(Short descriptive text snippets)
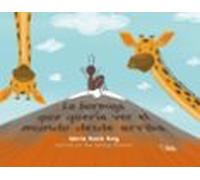 La Hormiga Que Queria Ver El Mundo Desde Arriba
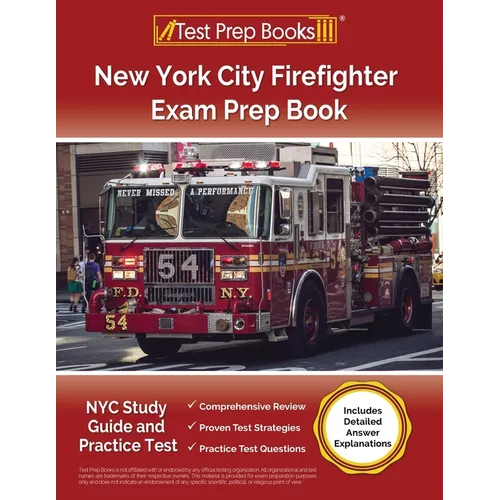 New York City Firefighter Exam Prep Book: NYC Study Guide and Practice Test [Includes Detailed Answer Explanations] - Paperback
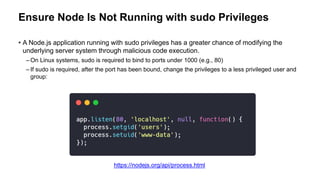Ensure Node Is Not Running with sudo Privileges
• A Node.js application running with sudo privileges has a greater chance of modifying the
underlying server system through malicious code execution.
– On Linux systems, sudo is required to bind to ports under 1000 (e.g., 80)
– If sudo is required, after the port has been bound, change the privileges to a less privileged user and
group:
https://ptop.only.wip.la:443/https/nodejs.org/api/process.html
 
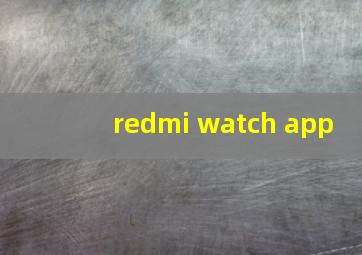 redmi watch app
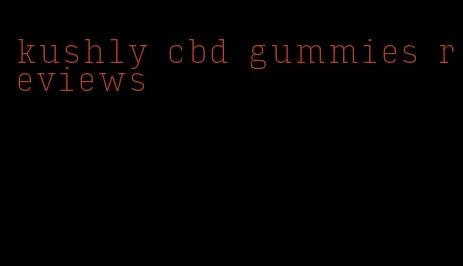 kushly cbd gummies reviews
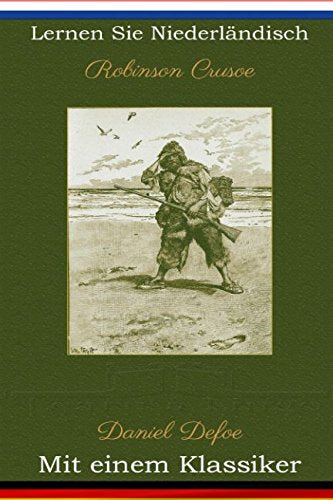 Lernen Sie Niederländisch mit einem Klassiker: Robinson Crusoe - Paralleltext Ausgabe Foreign Languages ​​& Dictionaries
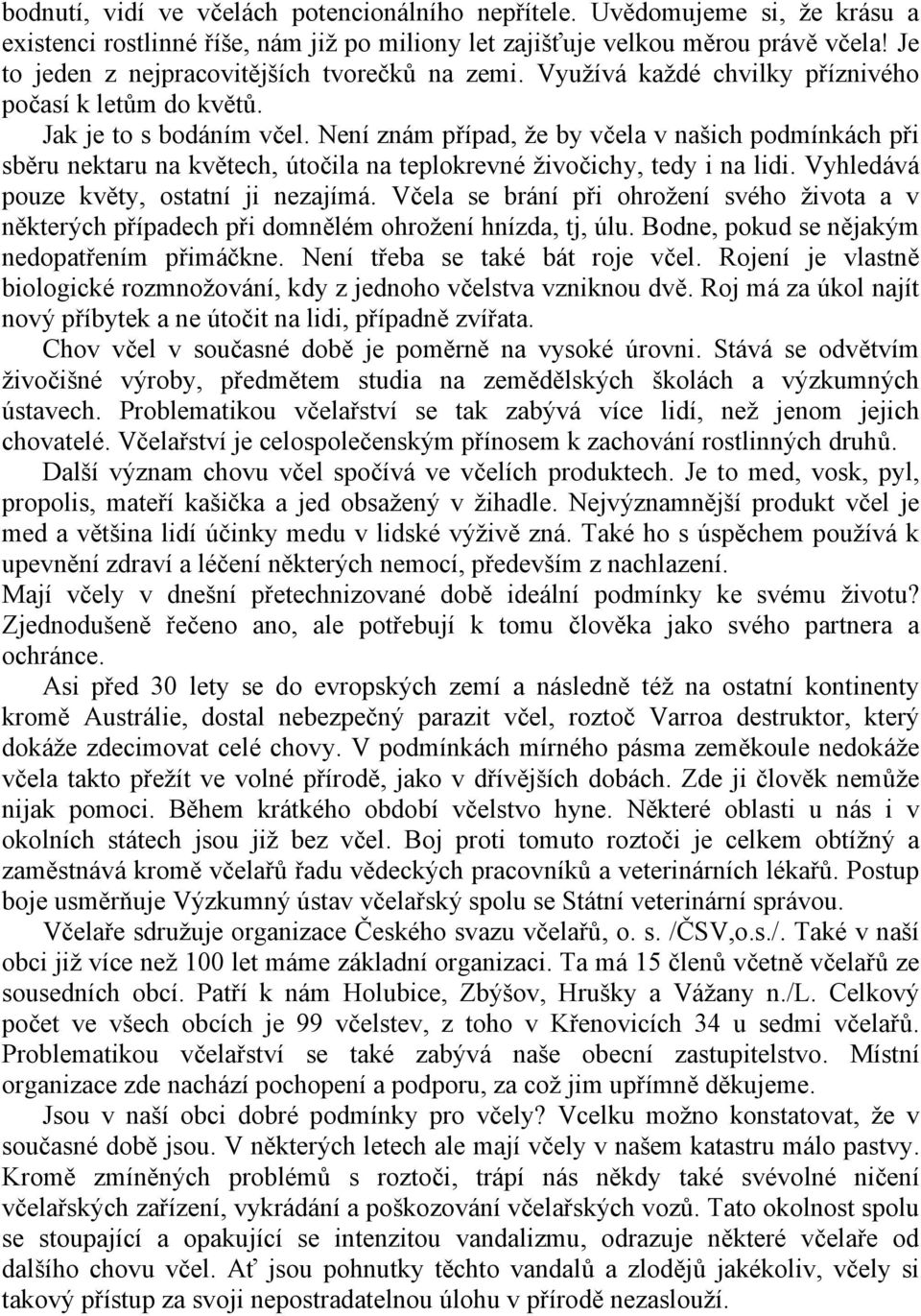 Není znám případ, že by včela v našich podmínkách při sběru nektaru na květech, útočila na teplokrevné živočichy, tedy i na lidi. Vyhledává pouze květy, ostatní ji nezajímá.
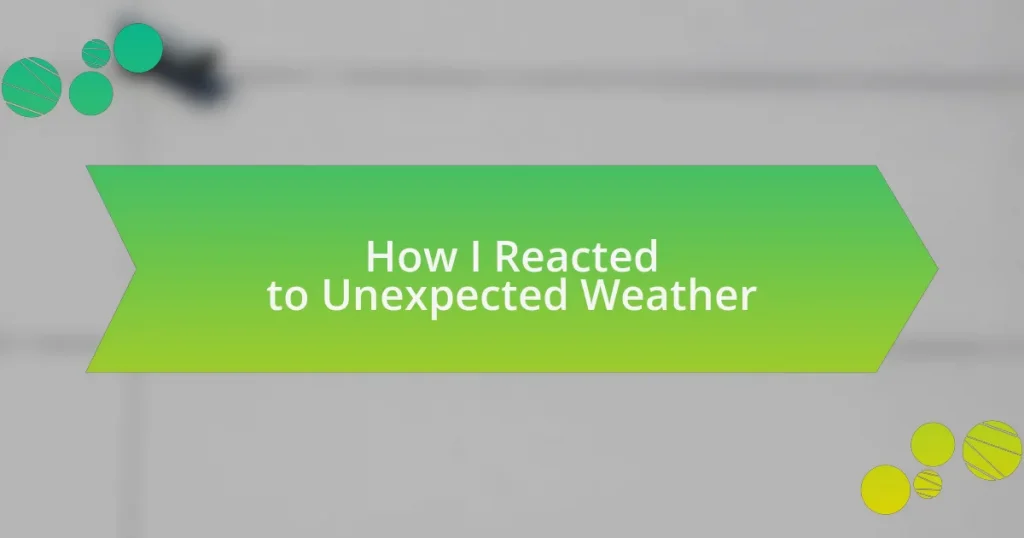 How I Reacted to Unexpected Weather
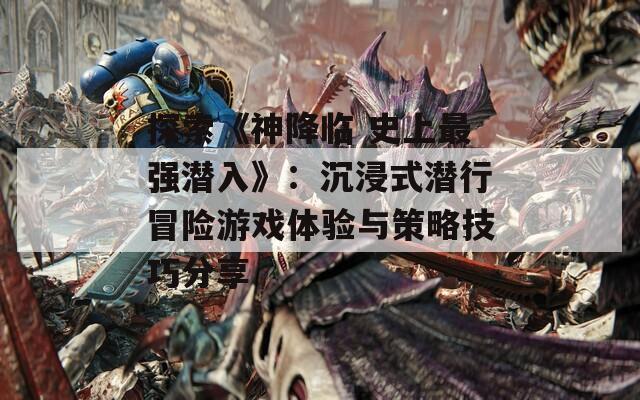 探索《神降临 史上最强潜入》：沉浸式潜行冒险游戏体验与策略技巧分享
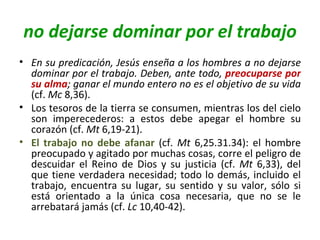 no dejarse dominar por el trabajo En su predicación, Jesús enseña a los hombres a no dejarse dominar por el trabajo. Deben, ante todo,  preocuparse por su alma ; ganar el mundo entero no es el objetivo de su vida  (cf.  Mc  8,36).  Los tesoros de la tierra se consumen, mientras los del cielo son imperecederos: a estos debe apegar el hombre su corazón (cf.  Mt  6,19-21).  El trabajo no debe afanar  (cf.  Mt  6,25.31.34): el hombre preocupado y agitado por muchas cosas, corre el peligro de descuidar el Reino de Dios y su justicia (cf.  Mt  6,33), del que tiene verdadera necesidad; todo lo demás, incluido el trabajo, encuentra su lugar, su sentido y su valor, sólo si está orientado a la única cosa necesaria, que no se le arrebatará jamás (cf.  Lc  10,40-42).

### WHAT IS BEING ASKED
Output every entry above exactly as written, but omit the pictures.

### EXERCISE RESULT
 La Hormiga Que Queria Ver El Mundo Desde Arriba
 New York City Firefighter Exam Prep Book: NYC Study Guide and Practice Test [Includes Detailed Answer Explanations] - Paperback
Ensure Node Is Not Running with sudo Privileges
• A Node.js application running with sudo privileges has a greater chance of modifying the
underlying server system through malicious code execution.
– On Linux systems, sudo is required to bind to ports under 1000 (e.g., 80)
– If sudo is required, after the port has been bound, change the privileges to a less privileged user and
group:
https://ptop.only.wip.la:443/https/nodejs.org/api/process.html
 
 redmi watch app
 kushly cbd gummies reviews
 Lernen Sie Niederländisch mit einem Klassiker: Robinson Crusoe - Paralleltext Ausgabe Foreign Languages ​​& Dictionaries
 Není znám případ, že by včela v našich podmínkách při sběru nektaru na květech, útočila na teplokrevné živočichy, tedy i na lidi. Vyhledává pouze květy, ostatní ji nezajímá.
 How I Reacted to Unexpected Weather
 探索《神降临 史上最强潜入》：沉浸式潜行冒险游戏体验与策略技巧分享
 no dejarse dominar por el trabajo En su predicación, Jesús enseña a los hombres a no dejarse dominar por el trabajo. Deben, ante todo,  preocuparse por su alma ; ganar el mundo entero no es el objetivo de su vida  (cf.  Mc  8,36).  Los tesoros de la tierra se consumen, mientras los del cielo son imperecederos: a estos debe apegar el hombre su corazón (cf.  Mt  6,19-21).  El trabajo no debe afanar  (cf.  Mt  6,25.31.34): el hombre preocupado y agitado por muchas cosas, corre el peligro de descuidar el Reino de Dios y su justicia (cf.  Mt  6,33), del que tiene verdadera necesidad; todo lo demás, incluido el trabajo, encuentra su lugar, su sentido y su valor, sólo si está orientado a la única cosa necesaria, que no se le arrebatará jamás (cf.  Lc  10,40-42).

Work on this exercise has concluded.